“THE ALBERTINE WORKOUT” DI ANNE CARSON
“Albertine’s laugh has the colour and smell of a geranium”
“Albertine, the name, is not a common name…” comincia così “The Albertine Workout” (Edizioni Tlön, Collana Controcielo 2019, pp. 167, euro 14) di Anne Carson, nella traduzione italiana di Giulio Silvano e curato da Eleonora Marangoni. Un testo poetico dedicato all’amata “heavy slave”, l’eterna ossessione romantica di Marcel: in tutta la Recherche riecheggia il suo nome, “Albertine’s name occurs 2.363 times in Proust’s novel”.

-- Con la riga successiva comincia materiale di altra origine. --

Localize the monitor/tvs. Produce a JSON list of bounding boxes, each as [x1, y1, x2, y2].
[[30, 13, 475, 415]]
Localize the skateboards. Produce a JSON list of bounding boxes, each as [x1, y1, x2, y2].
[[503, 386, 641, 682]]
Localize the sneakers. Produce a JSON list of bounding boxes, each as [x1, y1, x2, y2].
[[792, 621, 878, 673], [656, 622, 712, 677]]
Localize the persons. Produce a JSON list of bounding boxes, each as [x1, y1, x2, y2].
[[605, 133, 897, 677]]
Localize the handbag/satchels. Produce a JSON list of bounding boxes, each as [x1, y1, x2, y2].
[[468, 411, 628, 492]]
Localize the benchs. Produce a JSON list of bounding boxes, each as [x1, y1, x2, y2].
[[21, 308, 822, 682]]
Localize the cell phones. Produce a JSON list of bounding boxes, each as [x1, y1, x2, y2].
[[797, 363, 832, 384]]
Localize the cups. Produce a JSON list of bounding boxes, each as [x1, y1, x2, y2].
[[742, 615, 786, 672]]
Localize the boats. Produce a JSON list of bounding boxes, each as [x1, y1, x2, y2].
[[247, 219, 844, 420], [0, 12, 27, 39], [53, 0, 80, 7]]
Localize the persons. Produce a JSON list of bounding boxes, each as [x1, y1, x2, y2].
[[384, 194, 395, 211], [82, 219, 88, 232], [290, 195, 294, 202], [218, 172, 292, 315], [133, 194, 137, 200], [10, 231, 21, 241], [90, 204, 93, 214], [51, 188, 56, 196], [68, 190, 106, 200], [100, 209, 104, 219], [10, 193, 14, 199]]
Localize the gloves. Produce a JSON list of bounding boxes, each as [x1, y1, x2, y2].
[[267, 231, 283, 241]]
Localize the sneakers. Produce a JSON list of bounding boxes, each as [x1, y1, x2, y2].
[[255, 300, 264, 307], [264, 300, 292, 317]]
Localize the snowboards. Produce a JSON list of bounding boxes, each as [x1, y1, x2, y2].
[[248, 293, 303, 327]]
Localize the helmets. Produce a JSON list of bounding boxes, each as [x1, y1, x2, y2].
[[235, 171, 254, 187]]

Cinquantanove componimenti poetici, cadenzati ed eleganti, e sedici appendici a delineare la figura di questa eroina irrisolta, prigioniera del Narratore, che di lei si invaghisce per “the way the wind billowed in her garments”. Una donna dagli occhi forse blu e i capelli forse ricci e neri, in eterno movimento, ineffabile nei suoi problemi di lesbianism e lyng, egli sostiene.
Come fa Marcel a possederla se lei è sempre lì che sfugge?
Ogni pagina scritta da Anne Carson è come una finestra oltre la quale si anima un dipinto, mi viene in mente istantaneamente Hopper. Particolari descritti e movimenti definiti che si susseguono minuziosi: ora Marcel ne riposiziona il volto nell’angolatura più dolce ora la osserva e possiede nel sonno. Ma nemmeno questo “poetry pamphlet” così acuto può sciogliere il mistero legato ad Albertine Simonet, anzi qui, liberandola, se ne rintreccia la trama, forse in maniera ancora più fitta.
Albertine è molteplice e altrettante sono le Albertine da dimenticare: ora è, come Ophelia una pianta, ora ci avvicina ad Alfred Agostinelli,“qui sans espoir se délivre” e con cui condividerà drammaticamente il suo destino di morte.